* _Records shown_:
--------------------------------------------------

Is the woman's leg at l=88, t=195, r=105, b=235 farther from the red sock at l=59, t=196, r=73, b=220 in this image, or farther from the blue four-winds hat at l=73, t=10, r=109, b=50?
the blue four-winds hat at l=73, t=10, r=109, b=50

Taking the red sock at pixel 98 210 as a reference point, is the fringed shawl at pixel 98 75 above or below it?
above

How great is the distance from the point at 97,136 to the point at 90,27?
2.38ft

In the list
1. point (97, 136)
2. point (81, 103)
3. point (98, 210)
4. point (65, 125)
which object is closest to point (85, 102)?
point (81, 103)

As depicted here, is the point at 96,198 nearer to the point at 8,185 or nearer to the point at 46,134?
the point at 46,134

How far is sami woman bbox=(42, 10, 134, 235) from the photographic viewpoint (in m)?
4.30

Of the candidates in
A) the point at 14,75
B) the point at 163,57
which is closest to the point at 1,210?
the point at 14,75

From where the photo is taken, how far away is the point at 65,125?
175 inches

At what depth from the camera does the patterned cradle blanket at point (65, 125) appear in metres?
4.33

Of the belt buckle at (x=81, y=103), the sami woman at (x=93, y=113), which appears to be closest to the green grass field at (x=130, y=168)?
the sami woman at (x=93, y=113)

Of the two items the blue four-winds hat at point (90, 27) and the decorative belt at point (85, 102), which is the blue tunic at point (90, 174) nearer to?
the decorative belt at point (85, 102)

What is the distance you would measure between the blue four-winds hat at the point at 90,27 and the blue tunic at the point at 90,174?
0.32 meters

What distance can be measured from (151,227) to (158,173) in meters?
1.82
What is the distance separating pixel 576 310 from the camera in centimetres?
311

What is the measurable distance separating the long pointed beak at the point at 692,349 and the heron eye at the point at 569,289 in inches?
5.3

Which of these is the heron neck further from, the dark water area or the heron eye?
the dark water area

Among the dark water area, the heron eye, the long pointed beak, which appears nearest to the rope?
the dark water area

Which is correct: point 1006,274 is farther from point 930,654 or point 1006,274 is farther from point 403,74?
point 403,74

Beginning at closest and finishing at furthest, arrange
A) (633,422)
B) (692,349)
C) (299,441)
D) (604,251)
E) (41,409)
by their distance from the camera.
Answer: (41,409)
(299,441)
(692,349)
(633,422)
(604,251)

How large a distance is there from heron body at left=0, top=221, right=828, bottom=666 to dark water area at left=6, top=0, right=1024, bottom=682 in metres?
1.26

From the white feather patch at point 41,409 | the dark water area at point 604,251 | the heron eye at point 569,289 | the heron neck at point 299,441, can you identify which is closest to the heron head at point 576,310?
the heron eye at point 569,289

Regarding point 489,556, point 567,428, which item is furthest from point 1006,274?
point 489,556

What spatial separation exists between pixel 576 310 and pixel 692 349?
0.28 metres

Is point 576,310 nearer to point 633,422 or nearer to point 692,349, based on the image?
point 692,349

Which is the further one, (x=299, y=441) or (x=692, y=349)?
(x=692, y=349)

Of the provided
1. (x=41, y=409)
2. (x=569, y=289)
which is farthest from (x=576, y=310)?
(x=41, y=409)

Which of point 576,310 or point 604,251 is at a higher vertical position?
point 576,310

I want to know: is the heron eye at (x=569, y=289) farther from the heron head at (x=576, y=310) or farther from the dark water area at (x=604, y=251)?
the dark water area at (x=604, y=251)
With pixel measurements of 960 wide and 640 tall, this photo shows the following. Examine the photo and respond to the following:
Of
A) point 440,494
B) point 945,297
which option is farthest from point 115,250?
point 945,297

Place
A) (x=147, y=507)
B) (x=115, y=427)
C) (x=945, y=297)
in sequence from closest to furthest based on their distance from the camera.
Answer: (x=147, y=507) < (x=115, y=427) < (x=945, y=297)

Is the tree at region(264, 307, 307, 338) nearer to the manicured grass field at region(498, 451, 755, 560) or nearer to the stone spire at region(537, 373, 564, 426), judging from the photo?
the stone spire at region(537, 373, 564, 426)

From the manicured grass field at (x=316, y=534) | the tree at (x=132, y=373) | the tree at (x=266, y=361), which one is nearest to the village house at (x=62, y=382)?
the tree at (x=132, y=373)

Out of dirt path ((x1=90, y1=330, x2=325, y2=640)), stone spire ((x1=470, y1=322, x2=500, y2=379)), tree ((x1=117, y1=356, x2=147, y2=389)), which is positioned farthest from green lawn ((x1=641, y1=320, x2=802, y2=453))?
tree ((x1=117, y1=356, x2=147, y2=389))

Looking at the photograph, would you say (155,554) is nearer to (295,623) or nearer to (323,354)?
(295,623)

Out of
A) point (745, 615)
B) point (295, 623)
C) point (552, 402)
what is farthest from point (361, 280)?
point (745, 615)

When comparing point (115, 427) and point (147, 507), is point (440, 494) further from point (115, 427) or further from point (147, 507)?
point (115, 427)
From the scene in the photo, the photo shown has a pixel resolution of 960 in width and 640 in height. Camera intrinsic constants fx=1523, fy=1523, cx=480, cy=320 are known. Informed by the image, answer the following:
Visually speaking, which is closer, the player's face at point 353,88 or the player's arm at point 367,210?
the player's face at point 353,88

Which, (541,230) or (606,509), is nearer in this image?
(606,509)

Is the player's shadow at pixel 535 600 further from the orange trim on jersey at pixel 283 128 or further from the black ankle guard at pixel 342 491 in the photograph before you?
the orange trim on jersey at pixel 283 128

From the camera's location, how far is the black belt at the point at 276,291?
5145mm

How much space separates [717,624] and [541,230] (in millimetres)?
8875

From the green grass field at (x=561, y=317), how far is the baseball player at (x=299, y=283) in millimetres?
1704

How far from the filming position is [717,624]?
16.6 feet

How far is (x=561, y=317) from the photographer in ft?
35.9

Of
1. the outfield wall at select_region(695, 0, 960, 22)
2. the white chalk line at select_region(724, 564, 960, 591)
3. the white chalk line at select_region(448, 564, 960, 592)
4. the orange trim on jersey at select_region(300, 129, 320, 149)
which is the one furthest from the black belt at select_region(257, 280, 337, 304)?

--------------------------------------------------

* _Given task_:
Starting at the line containing "From the green" and continuing through the last line of the records, rewrite those lines as a numbered list with the blank lines left out.

* _Output of the exercise_:
1. From the green grass field at (x=561, y=317), how far is the baseball player at (x=299, y=283) in millimetres?
2. 1704
3. How far from the filming position is [717,624]?
4. 16.6 feet
5. How far is (x=561, y=317) from the photographer in ft?
6. 35.9
7. Of
8. 1. the outfield wall at select_region(695, 0, 960, 22)
9. 2. the white chalk line at select_region(724, 564, 960, 591)
10. 3. the white chalk line at select_region(448, 564, 960, 592)
11. 4. the orange trim on jersey at select_region(300, 129, 320, 149)
12. which is the one furthest from the black belt at select_region(257, 280, 337, 304)?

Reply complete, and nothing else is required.